Il pleure, les yeux rougis, la terreur au bord des lèvres. Il baisse les yeux vers ce qu’il croit être son fils.
Cléophas agit
Cléophas comprend ce qu’il se passe. Il agrippe le bras de Lafayette, l’arrache à sa torpeur et hurle à Otis :
— « Mets-y le feu, tout de suite ! »
Mais Otis hésite encore.
— « Il faut d’abord s’occuper de l’enfant. »
Cléophas ne lui laisse pas le choix : il jette sa lampe-tempête.
L’arbre brûle, la panique monte
La lampe explose sur le tronc. Les flammes se répandent violemment, dévorant l’arbre, les racines, les squelettes, la terre gorgée de fluides. Une chaleur insoutenable se dégage.
Otis, sans réfléchir, se jette sur le corps de l’enfant pour en arracher les os avant qu’ils ne soient consumés. Il creuse dans la boue, tire sur les côtes, extrait les petits os blanchis, comme un père désespéré.
Cléophas le regarde, figé. Lafayette, lui, commence lentement à revenir à lui.
Un baluchon d’os et un marais en feu
Otis improvise une sacoche de fortune avec sa veste, y glisse les os du petit.
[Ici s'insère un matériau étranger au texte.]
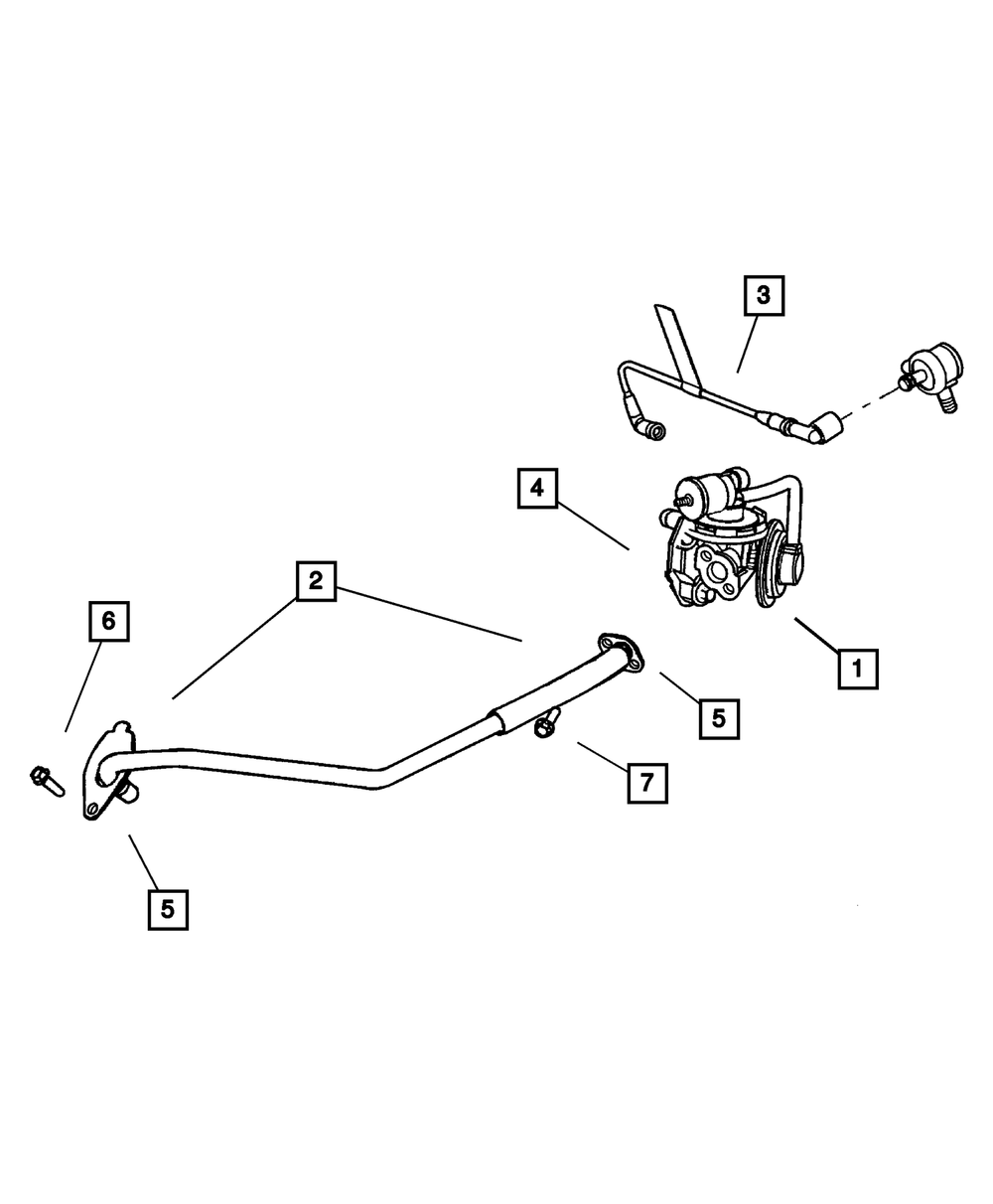 3
4
2
6
1
5
7
5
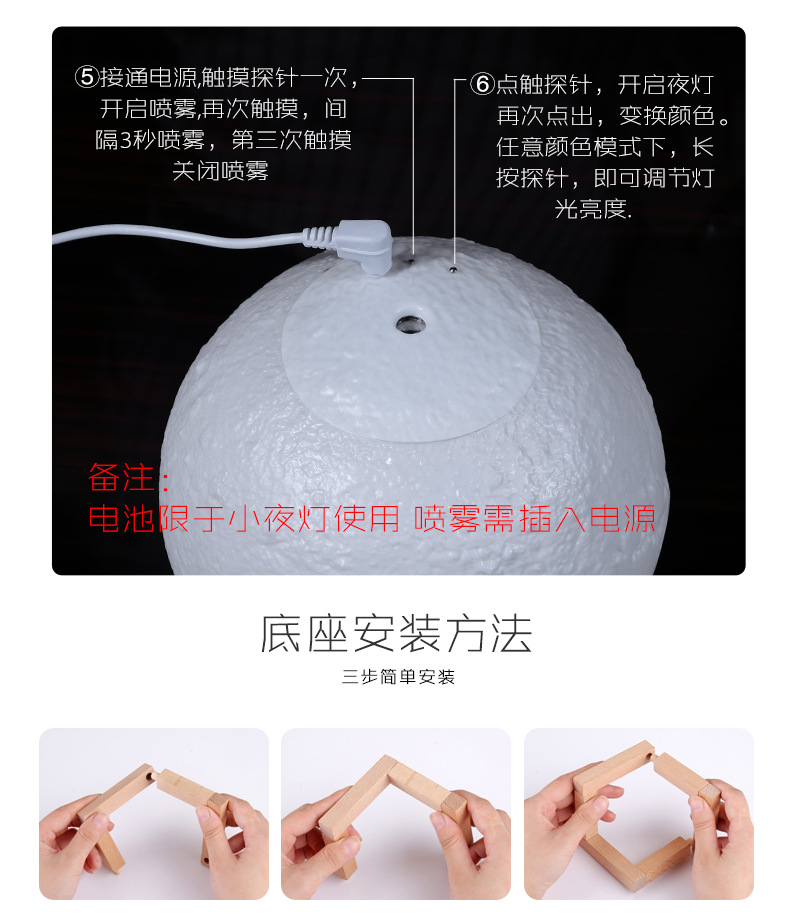 ⑤接通电源,触摸探针一次，开启喷雾,再次触摸，间隔3秒喷雾，第三次触摸关闭喷雾

⑥点触探针，开启夜灯再次点出，变换颜色。任意颜色模式下，长按探针，即可调节灯光亮度.

备注：
电池限于小夜灯使用 喷雾需插入电源

底座安装方法
三步简单安装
Il espère encore qu’une sépulture correcte ramènera un peu de paix à cette âme brisée. Il sent que le rituel ne pourra être effacé que s’il est clôturé.
Mais déjà, les flammes s’étendent, gagnant les marais. Le méthane naturel se mêle à la putréfaction ambiante. De petites explosions jaillissent autour d’eux, dans l’eau, sur les berges, comme si l’île s’embrasait de l’intérieur.
Il faut fuir. Otis court vers la barque.
— « Lafayette, bouge-toi ! Il faut partir maintenant ! »

L’île maudite s’efface dans les flammes
Tous montent à bord. Même Lafayette, hébété, reprend enfin ses esprits. La barque s’éloigne doucement.
Et alors que l’île s’effondre dans le feu, que la clarté rouge envahit le ciel noir, ils voient les corps. Flottants. Autour d’eux. Partout.
Un charnier.
Ils ont longtemps pataugé dans les restes d’un sacrifice oublié.